-- GIVEN TEXT follows --

Raymond Hettinger <[email protected]> added the comment:
The attraction to having a first_tie=False flag is that it is backwards
compatible with the current API.
However on further reflection, people would almost never want the existing
behavior of raising an exception rather than returning a useful result.
So, we could make first_tie the default behavior and not have a flag at all.
We would also add a separate multimode() function with a clean signature,
always returning a list. FWIW, MS Excel evolved to this solution as well (it
has MODE.SGNL and MODE.MULT).
This would give us a clean, fast API with no flags:
mode(Iterable) -> scalar
multimode(Iterable) -> list
ISTM this is an all round win:
* Fixes the severe usability problems with mode(). Currently, it can't be used
without a try/except. The except-clause can't distinguish between an empty data
condition and no unique mode condition, nor can the except clause access the
dataset counts to get to a useful answer.
* It makes mode() memory friendly and faster. Currently, mode() has to convert
the counter items into a list() and run a full sort. However, if we only need
the first mode, we can feed the items iterator to max() and make only a single
pass, never having to create a list.

-- GIVEN TEXT concluded --

Please answer from the comment: what does mode() currently have to do with the counter items?

-- RAW DATA follows --

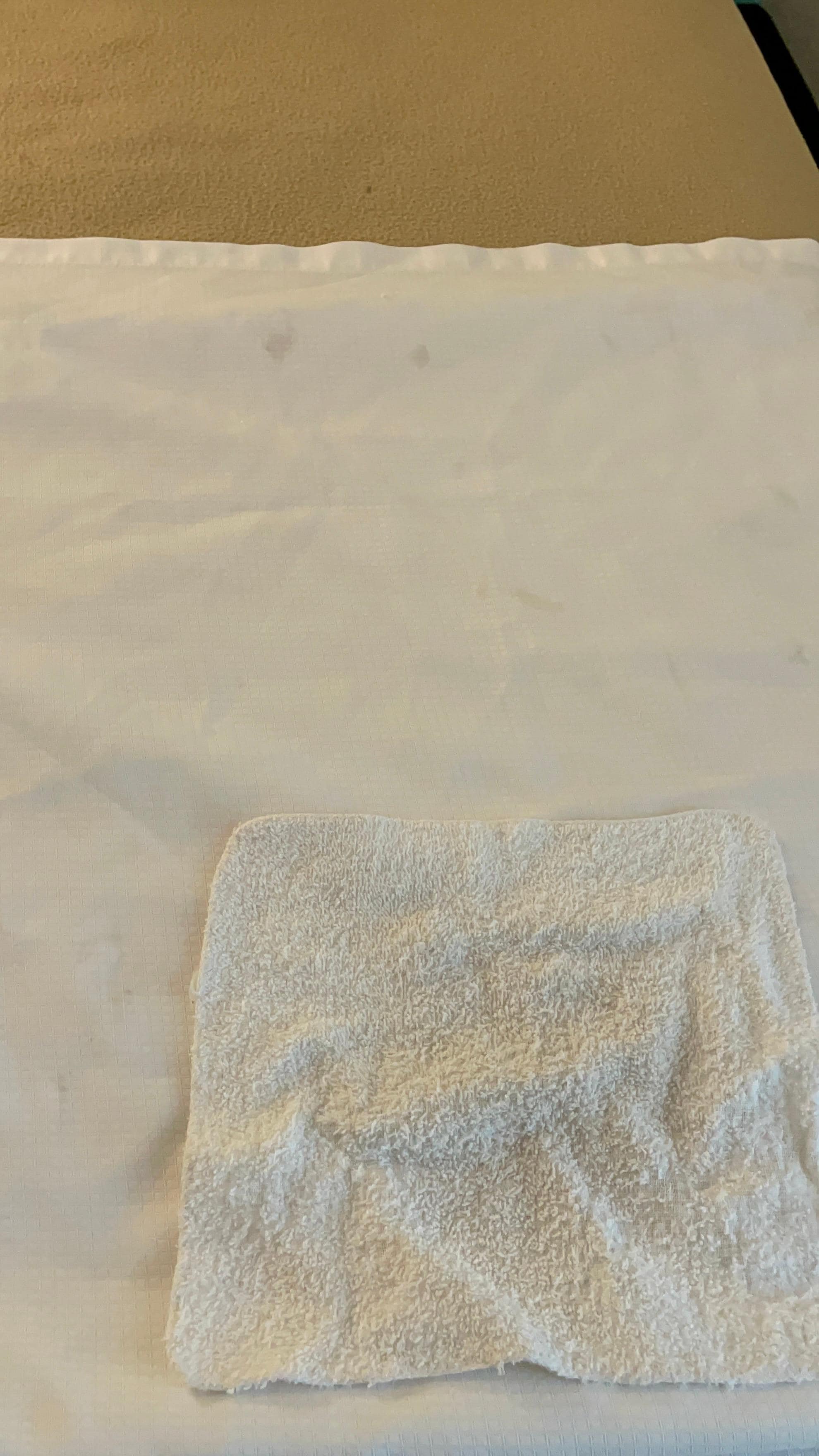 Extremely worn washcloth and stained sheets.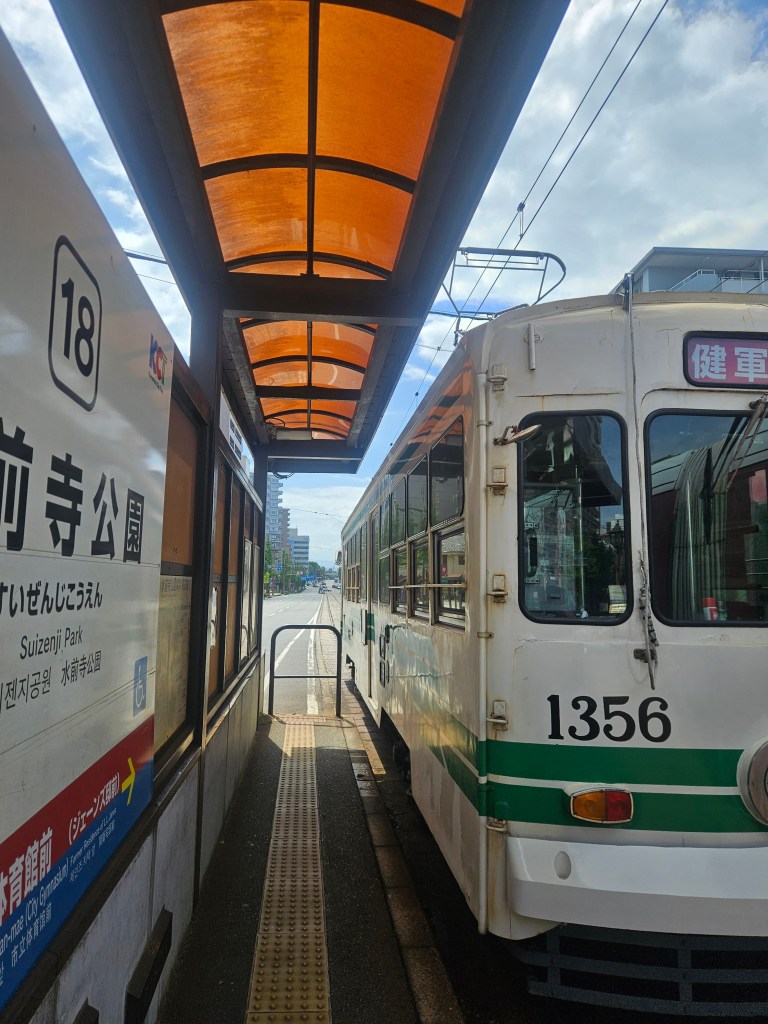 Un tramway à l'arrêt à la station Suizenji Park, avec un toit orange, sous un ciel partiellement nuageux.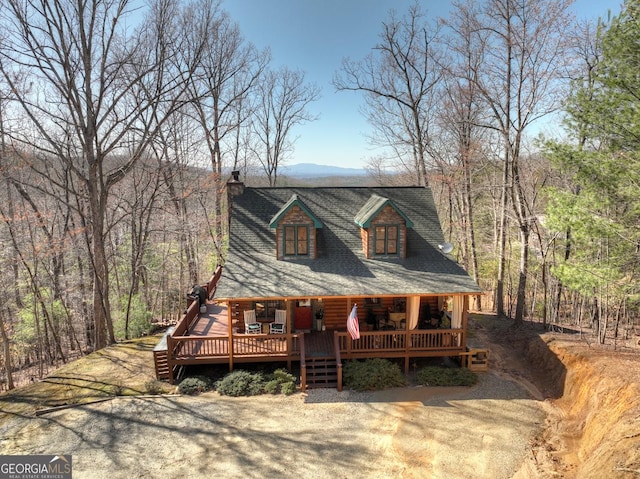 view of front of home with a chimney, a wooded view, covered porch, and a shingled roof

-- RAW DATA concluded --

ANSWER SECTION –
It has to convert the counter items into a list and run a full sort.